De vrouw heeft onweersproken gesteld dat zij financieel niet in staat is om de (voormalig) echtelijke koopwoning over te nemen en dat zij gelet op haar inkomen aangewezen is op sociale huur. Vast staat dat de huurwoning waar de vrouw met toestemming van de voorzieningenrechter verblijft in dezelfde gemeente staat als de echtelijke woning. Verder staat vast dat de zorgregeling tussen de man en de minderjarige door de verhuizing niet is gewijzigd en dat de minderjarige nog steeds naar dezelfde basisschool gaat. Naar het oordeel van de rechtbank wordt het belang van de man om zorg te dragen voor de minderjarige niet geschaad door verhuizing van de minderjarige naar [plaats] . Tevens is verhuizing naar [plaats] in het belang van de minderjarige, nu er lange wachtlijsten zijn voor sociale huurwoningen en het de vrouw, ondanks de krapte op de woningmarkt, is gelukt om een huurwoning te betrekken.
6.4.
Gelet op het voorgaande en het feit dat de man het verzoek niet heeft weersproken, zal de rechtbank, in het belang van de minderjarige, de vrouw vervangende toestemming verlenen om met de minderjarige te verhuizen naar [plaats] . Het verzoek van de vrouw zal dan ook worden toegewezen.

7.De beslissing

De rechtbank:
7.1.
verleent de vrouw vervangende toestemming om met de minderjarige [de minderjarige] :
- [de minderjarige] , geboren op [geboortedatum] te [plaats] ,
te verhuizen naar [adres] ;
7.2.
verklaart deze beschikking uitvoerbaar bij voorraad.
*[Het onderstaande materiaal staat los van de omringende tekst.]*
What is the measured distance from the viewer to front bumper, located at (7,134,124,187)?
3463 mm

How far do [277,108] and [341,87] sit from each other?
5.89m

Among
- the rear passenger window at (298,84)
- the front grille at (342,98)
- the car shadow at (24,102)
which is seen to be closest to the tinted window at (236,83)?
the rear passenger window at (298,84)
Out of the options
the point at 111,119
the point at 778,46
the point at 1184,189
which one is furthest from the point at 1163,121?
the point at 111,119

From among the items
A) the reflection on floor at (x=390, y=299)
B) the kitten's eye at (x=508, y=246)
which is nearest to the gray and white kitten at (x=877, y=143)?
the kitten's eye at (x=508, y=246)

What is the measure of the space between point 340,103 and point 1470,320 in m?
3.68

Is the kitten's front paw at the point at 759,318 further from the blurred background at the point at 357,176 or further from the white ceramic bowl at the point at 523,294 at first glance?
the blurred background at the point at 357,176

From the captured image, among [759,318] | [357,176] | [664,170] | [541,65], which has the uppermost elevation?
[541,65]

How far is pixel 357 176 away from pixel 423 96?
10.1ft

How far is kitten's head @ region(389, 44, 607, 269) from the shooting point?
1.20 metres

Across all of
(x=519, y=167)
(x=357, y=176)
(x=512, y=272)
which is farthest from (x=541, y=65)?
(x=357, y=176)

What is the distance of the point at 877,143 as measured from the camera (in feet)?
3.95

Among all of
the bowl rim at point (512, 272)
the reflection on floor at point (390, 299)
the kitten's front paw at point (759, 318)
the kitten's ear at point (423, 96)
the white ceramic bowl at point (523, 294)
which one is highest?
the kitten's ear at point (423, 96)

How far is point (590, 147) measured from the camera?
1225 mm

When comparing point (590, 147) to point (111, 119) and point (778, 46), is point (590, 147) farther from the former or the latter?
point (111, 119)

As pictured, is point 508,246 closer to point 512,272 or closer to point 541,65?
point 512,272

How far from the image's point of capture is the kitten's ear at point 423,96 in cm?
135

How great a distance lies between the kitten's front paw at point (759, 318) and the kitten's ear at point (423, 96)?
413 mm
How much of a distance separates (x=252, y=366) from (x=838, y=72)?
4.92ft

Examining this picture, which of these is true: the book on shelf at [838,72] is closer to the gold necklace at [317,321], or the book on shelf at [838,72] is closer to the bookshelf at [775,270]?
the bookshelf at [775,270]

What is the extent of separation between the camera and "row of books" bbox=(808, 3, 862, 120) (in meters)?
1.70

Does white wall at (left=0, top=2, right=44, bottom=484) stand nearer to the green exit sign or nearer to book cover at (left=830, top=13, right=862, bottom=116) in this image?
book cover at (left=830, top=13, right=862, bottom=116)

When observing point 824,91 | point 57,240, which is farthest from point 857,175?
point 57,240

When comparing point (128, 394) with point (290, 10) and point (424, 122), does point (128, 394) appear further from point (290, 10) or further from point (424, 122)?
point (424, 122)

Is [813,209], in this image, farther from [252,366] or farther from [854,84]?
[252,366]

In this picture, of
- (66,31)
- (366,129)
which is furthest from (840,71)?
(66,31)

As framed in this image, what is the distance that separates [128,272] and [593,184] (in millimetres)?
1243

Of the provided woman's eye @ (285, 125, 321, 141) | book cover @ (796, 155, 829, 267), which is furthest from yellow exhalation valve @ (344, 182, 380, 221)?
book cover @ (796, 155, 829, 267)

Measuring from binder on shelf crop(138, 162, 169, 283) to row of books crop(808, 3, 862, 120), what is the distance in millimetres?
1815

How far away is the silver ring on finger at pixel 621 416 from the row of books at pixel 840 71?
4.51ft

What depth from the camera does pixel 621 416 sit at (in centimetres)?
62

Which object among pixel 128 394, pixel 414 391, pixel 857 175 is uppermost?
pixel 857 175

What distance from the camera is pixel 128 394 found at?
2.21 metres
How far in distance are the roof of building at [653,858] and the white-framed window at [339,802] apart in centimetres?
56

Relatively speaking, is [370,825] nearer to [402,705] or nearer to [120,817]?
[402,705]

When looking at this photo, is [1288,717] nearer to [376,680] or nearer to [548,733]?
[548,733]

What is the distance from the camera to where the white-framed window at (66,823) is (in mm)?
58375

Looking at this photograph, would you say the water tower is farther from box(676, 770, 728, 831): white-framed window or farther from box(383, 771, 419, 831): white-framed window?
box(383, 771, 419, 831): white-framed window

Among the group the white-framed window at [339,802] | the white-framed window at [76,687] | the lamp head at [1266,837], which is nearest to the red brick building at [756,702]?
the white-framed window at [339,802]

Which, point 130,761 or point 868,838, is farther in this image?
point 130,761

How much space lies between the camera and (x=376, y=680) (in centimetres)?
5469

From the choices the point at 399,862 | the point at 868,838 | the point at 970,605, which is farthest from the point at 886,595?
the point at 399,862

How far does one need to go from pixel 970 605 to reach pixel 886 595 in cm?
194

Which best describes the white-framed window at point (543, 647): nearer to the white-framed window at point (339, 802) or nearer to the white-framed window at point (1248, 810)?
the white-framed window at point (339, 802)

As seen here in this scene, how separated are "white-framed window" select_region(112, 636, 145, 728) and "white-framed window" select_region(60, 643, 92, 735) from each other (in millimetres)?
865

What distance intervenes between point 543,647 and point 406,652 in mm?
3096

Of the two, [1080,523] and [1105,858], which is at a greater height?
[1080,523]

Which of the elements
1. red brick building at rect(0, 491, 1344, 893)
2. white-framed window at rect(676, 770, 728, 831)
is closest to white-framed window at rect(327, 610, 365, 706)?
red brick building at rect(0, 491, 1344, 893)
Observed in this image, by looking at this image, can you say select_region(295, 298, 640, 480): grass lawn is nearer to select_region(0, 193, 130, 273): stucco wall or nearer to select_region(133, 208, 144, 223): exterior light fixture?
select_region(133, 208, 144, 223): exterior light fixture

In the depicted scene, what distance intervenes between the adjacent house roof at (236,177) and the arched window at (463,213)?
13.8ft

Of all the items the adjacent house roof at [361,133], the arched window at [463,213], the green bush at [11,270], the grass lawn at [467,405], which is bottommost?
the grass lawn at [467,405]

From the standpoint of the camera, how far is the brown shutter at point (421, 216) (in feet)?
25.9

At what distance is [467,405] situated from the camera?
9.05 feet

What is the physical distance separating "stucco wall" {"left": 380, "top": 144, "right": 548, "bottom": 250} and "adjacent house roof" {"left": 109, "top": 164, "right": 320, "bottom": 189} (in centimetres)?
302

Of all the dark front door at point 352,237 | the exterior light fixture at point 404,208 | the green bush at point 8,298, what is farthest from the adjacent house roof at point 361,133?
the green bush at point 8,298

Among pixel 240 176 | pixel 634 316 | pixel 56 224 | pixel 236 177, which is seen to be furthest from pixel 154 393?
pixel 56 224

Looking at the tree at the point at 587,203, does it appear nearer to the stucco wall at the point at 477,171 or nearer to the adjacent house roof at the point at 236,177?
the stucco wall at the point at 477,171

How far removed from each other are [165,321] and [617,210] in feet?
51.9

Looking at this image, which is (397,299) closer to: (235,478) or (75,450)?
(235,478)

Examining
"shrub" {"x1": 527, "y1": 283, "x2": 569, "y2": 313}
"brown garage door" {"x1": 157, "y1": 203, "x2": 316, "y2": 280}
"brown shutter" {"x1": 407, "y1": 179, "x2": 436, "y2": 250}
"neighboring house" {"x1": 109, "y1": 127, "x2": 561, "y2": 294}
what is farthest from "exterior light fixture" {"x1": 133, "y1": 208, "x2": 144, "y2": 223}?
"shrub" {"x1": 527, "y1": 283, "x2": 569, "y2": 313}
Deze beschikking is gegeven door mr. A. Warmerdam, rechter, tevens kinderrechter, in tegenwoordigheid van mr. D. Kramer als griffier en in het openbaar uitgesproken op 29 april 2025.
Tegen deze beschikking kan – voor zover er definitief is beslist – door tussenkomst van een advocaat hoger beroep worden ingesteld bij het gerechtshof te Amsterdam. De verzoekende partij en/of de zich verwerende partij dient het hoger beroep binnen de termijn van drie maanden na de dag van de uitspraak in te stellen.